» Exercise
Search the data below for "woff"; list each line that holds it.
▬▬▬
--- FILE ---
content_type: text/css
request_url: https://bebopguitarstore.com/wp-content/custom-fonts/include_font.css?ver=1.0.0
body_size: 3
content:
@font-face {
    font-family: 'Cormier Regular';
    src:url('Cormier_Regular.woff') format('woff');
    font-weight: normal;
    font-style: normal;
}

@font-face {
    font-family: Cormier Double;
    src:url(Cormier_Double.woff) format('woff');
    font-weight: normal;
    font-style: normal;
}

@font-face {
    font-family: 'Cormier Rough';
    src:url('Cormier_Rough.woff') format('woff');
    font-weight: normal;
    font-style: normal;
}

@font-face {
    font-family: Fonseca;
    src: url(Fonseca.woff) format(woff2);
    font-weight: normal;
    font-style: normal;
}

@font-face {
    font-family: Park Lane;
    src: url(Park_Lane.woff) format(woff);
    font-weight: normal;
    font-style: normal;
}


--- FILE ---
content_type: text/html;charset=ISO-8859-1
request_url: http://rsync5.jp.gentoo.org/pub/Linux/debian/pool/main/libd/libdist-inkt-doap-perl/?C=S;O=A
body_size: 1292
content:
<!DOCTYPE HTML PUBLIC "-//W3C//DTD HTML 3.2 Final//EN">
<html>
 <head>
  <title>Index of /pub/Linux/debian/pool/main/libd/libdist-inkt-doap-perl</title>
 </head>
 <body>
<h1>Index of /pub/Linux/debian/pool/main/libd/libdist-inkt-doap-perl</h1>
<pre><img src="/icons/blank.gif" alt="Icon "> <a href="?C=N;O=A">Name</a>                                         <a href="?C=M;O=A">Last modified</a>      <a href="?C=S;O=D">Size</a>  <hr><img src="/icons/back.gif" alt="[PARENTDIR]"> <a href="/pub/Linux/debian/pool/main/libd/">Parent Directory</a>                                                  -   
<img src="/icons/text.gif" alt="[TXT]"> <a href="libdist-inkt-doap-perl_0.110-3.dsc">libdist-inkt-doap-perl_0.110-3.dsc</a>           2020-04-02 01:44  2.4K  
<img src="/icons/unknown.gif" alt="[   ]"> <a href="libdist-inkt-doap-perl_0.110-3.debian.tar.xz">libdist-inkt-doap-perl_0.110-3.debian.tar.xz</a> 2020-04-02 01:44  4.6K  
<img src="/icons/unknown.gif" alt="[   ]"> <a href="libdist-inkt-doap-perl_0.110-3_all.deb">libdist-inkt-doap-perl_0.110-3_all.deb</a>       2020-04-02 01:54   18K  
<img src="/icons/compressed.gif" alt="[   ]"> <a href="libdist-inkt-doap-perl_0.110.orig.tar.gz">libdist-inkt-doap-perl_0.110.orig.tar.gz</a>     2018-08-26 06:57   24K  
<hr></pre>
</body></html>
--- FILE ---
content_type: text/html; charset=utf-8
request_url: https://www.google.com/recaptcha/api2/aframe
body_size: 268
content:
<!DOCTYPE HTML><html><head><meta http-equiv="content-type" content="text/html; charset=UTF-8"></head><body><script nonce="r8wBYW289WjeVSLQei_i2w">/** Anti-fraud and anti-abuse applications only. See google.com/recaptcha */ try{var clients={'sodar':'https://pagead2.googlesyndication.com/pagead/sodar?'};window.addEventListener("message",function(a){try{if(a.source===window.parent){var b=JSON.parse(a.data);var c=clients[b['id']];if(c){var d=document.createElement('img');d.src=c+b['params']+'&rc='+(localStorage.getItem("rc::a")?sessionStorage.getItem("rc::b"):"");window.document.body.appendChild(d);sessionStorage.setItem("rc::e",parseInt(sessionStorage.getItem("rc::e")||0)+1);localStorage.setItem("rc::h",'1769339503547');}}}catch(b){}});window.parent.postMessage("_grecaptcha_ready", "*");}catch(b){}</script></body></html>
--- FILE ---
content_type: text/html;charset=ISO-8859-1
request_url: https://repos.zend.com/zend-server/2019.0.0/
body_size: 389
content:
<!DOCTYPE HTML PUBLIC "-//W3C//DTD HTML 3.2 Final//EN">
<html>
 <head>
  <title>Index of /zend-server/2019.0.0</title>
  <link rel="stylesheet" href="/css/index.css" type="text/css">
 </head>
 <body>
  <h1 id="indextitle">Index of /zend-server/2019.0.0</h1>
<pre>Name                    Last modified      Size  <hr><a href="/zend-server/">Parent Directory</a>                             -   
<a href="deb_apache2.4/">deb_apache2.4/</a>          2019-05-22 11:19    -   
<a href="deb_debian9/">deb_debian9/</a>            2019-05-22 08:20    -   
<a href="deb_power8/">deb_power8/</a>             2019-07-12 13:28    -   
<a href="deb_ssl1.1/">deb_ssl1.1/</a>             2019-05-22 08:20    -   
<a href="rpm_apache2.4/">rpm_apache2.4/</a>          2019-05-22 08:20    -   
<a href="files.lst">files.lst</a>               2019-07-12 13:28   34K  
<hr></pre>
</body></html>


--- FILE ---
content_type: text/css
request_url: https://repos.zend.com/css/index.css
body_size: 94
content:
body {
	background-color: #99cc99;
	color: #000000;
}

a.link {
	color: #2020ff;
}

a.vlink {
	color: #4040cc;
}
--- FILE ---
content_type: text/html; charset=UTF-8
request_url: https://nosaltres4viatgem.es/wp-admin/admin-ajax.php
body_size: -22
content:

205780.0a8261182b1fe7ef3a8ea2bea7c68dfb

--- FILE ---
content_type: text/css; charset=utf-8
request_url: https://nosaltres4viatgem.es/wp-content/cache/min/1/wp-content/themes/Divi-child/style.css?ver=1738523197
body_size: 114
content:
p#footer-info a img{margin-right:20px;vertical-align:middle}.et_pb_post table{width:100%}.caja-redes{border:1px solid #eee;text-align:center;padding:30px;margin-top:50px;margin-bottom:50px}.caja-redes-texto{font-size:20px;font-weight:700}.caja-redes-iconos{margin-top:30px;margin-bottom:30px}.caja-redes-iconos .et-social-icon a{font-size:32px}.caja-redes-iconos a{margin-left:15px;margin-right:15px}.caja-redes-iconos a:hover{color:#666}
▬▬▬
» Output of the exercise
    src:url('Cormier_Regular.woff') format('woff');
    src:url(Cormier_Double.woff) format('woff');
    src:url('Cormier_Rough.woff') format('woff');
    src: url(Fonseca.woff) format(woff2);
    src: url(Park_Lane.woff) format(woff);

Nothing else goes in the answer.